Deadly days at the workplace
The biggest occupational hazard just might be having an occupation--or at least one where you spend too much time in the office.
A new study finds that people who work the longest hours have some of the worst health risks... up to and including death.
No paycheck is worth that.
British researchers looked at 11 years of data from roughly 6,000 civil servants, and found that those who worked 10 or 11 hours each day had a higher risk of serious heart problems.
The researchers said workers who put in an average of three or four hours of overtime a day had a 60 percent increased risk of heart problems, according to the study in the European Heart Journal.
All that overtime can take its toll in other ways, too. The researchers say the overtime workers in this study were more likely to be aggressive or hostile, and showed signs of psychological stress and even sleep disorders.

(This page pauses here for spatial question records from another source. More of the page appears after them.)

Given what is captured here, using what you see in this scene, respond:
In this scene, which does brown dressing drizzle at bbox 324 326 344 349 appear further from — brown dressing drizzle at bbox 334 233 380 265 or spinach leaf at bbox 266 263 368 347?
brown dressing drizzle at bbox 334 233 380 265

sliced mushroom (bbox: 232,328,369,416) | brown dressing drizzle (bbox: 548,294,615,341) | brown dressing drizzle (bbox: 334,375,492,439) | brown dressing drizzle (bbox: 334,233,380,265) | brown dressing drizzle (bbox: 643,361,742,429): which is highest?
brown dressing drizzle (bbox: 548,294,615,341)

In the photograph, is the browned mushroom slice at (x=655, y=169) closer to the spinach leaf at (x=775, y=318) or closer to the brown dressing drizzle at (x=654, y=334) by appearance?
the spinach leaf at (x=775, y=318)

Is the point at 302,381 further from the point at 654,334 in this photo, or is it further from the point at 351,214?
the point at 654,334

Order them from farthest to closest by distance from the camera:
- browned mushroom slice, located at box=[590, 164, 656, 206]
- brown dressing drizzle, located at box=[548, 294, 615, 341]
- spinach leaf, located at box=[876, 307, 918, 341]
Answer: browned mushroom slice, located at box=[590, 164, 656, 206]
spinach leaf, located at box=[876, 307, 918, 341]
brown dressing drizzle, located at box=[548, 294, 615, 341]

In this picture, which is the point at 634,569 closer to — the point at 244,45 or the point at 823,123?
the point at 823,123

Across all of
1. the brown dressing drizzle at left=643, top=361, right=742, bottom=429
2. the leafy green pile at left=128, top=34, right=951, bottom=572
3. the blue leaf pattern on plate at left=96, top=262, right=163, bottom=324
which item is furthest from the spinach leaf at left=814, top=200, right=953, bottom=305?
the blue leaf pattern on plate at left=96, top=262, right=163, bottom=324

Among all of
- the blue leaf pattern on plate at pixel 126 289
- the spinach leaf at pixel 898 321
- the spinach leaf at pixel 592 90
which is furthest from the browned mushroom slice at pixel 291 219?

The researchers also found that men are particularly prone to overwork--they're six times more likely than women to put in at least three extra hours a day. But that doesn't mean the ladies are out of the woods, not by any stretch: Another new study shows how workplace stress can hurt and even kill women.
That study, which looked at more than 12,000 female nurses from Denmark who were between 45 and 64 years old, found that women who felt their workplace stress levels were too high had up to a 50 percent higher risk of ischemic heart disease than those who felt stress levels were manageable.
That fell to a 35 percent increased risk after the researchers adjusted for lifestyle factors, but it's still far too high.
And even a little bit of extra stress could go a long way when it comes to hurting you: Nurses who said they had just a little too much pressure had a 25 percent increase in heart risk.
The takeaway message from all this is to take a close look at your job and what it's doing to you--and not just in your bank account.
While most of us can't change jobs on a whim--heck, many of us are lucky to be working at all at this point--you don't need to put up with any situation at all costs, either.
After all, as the new studies show, those costs may add up to the ultimate price.